LONDON (Reuters) - London’s mayor Sadiq Khan said on Friday he had asked the organisation that deals with militant attacks and disasters in the British capital to assess the impact of a “no-deal” Brexit on access to medicines and food and on law and order.
Khan said he would consult the London Resilience Forum, which plans responses to disasters such as the Grenfell Tower Fire, about the implications for Britain of crashing out of the European Union without a deal, saying that such a “catastrophic” outcome looked more likely than ever.
Britain is due to leave the EU in March 2019, and with time running out to secure agreement on future ties, both British and European politicians are warning of the increased chances of a “no-deal” Brexit.
“Even ministers now admit that crashing out of the EU with no deal is now more likely than ever,” Khan said in a statement. “We are now left with no choice but to plan for a no-deal scenario.”

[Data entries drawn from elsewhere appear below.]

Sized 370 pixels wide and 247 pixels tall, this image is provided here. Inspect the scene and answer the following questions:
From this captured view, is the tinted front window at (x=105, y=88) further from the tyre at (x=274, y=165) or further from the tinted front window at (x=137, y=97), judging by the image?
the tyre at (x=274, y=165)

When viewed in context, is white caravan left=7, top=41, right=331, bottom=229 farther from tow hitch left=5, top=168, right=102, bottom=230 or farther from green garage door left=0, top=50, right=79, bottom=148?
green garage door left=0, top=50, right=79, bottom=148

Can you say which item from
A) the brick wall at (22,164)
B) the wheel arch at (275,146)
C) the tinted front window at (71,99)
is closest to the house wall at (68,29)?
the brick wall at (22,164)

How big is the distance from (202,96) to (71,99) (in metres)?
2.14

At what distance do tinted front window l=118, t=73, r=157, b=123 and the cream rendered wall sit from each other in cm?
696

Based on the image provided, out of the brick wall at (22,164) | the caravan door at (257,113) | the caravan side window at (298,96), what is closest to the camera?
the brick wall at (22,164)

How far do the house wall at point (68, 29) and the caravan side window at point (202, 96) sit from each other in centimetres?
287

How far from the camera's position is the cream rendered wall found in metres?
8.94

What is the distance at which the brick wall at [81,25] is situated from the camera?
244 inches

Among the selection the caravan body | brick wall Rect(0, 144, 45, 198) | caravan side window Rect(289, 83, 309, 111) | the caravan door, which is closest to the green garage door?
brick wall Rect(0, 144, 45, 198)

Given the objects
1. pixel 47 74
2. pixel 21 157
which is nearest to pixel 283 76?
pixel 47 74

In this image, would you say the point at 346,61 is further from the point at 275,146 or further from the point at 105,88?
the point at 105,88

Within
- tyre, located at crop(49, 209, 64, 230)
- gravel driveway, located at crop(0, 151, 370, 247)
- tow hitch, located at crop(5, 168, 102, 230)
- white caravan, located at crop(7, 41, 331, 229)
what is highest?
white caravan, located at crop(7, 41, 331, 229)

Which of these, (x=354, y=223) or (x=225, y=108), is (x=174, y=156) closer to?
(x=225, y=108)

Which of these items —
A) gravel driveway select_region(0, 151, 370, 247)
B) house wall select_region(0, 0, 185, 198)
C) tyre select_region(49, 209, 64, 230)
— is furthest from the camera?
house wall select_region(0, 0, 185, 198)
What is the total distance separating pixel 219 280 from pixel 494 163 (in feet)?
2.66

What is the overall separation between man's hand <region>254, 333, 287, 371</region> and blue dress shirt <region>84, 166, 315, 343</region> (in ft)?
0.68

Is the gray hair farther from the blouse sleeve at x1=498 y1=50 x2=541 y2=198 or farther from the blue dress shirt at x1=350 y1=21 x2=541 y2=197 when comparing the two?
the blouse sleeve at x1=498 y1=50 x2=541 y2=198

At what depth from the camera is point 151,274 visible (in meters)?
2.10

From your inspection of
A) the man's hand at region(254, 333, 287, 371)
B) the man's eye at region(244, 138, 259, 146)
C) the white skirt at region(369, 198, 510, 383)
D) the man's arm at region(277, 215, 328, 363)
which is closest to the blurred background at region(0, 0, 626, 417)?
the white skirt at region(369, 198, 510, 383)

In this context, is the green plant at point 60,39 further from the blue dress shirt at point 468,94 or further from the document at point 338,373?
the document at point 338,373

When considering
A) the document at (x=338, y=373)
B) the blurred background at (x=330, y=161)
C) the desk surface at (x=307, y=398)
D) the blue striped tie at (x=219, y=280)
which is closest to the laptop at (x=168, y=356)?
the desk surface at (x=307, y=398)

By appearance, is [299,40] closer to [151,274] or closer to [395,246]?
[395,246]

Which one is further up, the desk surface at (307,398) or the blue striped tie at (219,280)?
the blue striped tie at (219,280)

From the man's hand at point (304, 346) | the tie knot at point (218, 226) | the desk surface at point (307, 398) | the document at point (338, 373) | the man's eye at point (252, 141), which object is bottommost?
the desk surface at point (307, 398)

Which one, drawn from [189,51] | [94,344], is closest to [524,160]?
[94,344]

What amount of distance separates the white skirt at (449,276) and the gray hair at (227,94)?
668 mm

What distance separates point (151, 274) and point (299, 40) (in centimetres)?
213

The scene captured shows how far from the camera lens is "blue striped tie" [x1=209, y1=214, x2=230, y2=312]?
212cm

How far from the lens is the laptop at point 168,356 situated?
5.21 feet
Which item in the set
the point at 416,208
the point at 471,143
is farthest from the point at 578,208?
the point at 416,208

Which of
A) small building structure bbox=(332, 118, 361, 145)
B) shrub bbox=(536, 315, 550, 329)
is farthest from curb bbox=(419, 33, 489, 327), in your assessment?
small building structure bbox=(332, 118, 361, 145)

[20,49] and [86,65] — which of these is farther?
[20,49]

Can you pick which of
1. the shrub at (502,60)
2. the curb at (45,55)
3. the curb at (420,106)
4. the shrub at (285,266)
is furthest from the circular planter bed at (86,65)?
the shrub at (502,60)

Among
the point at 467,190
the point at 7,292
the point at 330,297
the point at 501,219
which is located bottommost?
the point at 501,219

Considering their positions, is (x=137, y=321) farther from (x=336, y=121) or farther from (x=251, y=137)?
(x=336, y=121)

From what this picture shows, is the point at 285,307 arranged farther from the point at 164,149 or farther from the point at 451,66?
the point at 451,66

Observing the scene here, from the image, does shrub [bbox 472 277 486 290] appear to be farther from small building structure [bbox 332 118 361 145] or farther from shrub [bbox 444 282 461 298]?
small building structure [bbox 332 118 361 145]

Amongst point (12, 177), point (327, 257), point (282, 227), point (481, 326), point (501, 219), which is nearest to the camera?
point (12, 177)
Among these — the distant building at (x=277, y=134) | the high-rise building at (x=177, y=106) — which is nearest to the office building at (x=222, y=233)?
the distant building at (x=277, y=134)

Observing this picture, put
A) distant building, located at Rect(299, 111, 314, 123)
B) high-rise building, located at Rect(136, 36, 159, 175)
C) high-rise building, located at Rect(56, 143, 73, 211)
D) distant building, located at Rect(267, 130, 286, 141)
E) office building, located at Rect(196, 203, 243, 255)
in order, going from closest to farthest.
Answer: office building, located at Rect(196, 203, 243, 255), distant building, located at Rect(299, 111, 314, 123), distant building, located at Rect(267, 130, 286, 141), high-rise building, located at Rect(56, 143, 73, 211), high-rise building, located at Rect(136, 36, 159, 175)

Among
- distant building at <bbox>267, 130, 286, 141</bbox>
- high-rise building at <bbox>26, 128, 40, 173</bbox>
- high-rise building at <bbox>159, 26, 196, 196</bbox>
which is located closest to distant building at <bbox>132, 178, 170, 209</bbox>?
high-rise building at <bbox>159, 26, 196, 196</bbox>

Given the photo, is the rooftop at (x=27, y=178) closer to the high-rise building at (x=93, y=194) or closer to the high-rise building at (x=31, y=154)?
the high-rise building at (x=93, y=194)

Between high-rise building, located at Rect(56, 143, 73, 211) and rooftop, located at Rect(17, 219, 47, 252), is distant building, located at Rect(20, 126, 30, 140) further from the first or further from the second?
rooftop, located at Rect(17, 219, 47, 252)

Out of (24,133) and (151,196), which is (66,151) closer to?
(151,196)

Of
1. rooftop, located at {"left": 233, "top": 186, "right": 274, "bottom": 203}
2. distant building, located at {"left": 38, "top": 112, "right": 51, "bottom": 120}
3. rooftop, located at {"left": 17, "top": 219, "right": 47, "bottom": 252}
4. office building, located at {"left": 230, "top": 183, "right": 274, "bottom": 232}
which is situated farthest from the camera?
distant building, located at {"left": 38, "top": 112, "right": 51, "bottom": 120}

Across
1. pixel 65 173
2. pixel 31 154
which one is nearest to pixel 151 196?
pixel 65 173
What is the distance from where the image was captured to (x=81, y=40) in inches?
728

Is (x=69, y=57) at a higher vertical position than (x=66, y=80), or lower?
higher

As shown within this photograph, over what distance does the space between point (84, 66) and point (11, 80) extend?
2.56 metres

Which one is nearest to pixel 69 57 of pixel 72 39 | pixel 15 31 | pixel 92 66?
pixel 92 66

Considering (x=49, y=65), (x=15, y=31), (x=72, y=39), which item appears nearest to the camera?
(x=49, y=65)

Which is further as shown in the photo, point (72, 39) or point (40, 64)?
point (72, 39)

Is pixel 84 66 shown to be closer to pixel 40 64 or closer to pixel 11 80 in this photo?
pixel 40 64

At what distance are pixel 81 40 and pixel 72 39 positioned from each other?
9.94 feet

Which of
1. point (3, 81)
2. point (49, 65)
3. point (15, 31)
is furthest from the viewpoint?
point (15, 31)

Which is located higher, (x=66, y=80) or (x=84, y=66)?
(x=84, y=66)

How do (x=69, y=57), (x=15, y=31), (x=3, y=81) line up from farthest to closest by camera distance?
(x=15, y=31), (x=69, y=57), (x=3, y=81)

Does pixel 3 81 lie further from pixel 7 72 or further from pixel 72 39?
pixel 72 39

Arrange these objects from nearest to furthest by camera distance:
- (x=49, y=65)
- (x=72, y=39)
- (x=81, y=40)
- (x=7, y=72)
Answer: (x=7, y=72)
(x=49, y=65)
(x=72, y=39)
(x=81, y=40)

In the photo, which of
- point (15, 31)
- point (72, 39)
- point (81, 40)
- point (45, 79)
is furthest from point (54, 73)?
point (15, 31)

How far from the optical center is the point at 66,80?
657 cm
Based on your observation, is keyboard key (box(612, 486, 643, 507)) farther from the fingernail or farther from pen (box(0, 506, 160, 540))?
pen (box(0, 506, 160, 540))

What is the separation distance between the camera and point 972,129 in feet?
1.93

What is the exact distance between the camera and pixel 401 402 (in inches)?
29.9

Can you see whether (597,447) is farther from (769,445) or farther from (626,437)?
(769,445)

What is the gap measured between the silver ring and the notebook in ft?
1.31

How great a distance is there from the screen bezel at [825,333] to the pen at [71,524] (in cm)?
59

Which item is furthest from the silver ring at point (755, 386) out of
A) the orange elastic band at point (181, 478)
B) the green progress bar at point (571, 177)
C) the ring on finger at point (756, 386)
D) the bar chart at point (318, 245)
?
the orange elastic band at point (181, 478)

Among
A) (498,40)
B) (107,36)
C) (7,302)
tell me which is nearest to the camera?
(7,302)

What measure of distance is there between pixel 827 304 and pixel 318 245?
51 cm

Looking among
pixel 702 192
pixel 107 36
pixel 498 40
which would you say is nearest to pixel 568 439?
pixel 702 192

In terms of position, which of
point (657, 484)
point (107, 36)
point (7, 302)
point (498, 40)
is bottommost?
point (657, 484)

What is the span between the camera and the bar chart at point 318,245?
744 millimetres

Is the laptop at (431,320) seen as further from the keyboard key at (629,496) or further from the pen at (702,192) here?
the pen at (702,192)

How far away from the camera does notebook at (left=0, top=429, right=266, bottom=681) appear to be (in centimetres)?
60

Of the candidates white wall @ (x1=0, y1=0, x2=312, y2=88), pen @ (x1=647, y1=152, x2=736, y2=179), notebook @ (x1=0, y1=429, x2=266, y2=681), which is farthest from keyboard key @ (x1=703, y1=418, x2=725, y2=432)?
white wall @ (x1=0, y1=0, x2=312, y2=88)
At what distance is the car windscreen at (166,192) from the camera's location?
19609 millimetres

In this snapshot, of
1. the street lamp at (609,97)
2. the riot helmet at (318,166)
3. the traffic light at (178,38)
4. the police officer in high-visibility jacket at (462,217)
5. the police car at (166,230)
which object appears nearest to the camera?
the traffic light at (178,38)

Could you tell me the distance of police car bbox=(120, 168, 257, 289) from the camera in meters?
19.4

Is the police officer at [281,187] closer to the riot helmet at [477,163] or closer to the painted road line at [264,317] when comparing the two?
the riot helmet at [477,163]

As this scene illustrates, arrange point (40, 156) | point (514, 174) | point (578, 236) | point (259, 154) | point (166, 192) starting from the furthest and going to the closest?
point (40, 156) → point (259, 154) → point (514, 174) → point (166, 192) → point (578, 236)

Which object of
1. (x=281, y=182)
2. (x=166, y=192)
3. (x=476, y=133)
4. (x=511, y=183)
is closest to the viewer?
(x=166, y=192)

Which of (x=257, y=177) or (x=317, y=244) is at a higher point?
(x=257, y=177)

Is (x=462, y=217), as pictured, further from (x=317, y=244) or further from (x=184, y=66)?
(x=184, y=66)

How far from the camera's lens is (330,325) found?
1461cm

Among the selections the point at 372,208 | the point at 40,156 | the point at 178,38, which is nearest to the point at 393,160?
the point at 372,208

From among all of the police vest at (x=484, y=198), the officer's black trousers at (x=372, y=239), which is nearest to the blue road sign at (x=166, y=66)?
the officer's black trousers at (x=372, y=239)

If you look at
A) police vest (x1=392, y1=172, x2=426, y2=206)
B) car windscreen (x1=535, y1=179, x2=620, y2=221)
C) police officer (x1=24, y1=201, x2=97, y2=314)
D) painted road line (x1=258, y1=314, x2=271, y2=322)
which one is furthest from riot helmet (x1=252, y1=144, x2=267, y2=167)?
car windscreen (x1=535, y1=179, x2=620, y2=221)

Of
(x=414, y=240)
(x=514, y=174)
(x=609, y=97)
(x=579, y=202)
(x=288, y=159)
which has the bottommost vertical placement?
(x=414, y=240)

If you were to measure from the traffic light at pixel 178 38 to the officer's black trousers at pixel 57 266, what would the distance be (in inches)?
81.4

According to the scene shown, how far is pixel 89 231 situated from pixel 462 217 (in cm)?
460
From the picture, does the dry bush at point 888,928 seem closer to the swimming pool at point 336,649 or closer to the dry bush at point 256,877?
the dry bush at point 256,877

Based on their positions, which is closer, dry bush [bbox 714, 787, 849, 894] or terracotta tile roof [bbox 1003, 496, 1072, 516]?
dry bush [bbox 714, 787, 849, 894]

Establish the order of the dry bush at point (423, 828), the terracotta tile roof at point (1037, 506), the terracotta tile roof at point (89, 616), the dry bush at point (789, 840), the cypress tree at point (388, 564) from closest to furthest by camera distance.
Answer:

Foreign Secretary Jeremy Hunt told ITV News in an interview on Thursday that leaving the EU in a “messy, ugly divorce” would be a mistake that Britain would “regret for generations”, although he tweeted on Friday to clarify that he believed Britain would “survive and prosper without a deal”.
Denmark’s finance minister Kristian Jensen told BBC radio he believed the odds that there would be no deal in Brexit negotiations were 50/50, echoing comments by Latvia’s foreign minister earlier in the week.
Khan criticised the lack of engagement by the government with companies over preparations for a no-deal scenario. The government will start sending out advice to firms about such a scenario in August and September, a British official said.
Prime Minister Theresa May has repeatedly said that nothing is agreed until everything is agreed in Brexit talks, so a no-deal Brexit would jeopardise an accord reached, in principle, for a transition phase that would extend close ties to the bloc until December 2020.
Khan said he would consult businesses over their contingency plans, with agreement over the “settled status” of European employees dependent on successful talks with the EU over the future relationship with the bloc.
“I am calling on Theresa May to do the only sensible and humane thing and extend the offer of settled status to EU citizens currently living in the UK now, regardless of the outcome of the negotiations,” Khan said.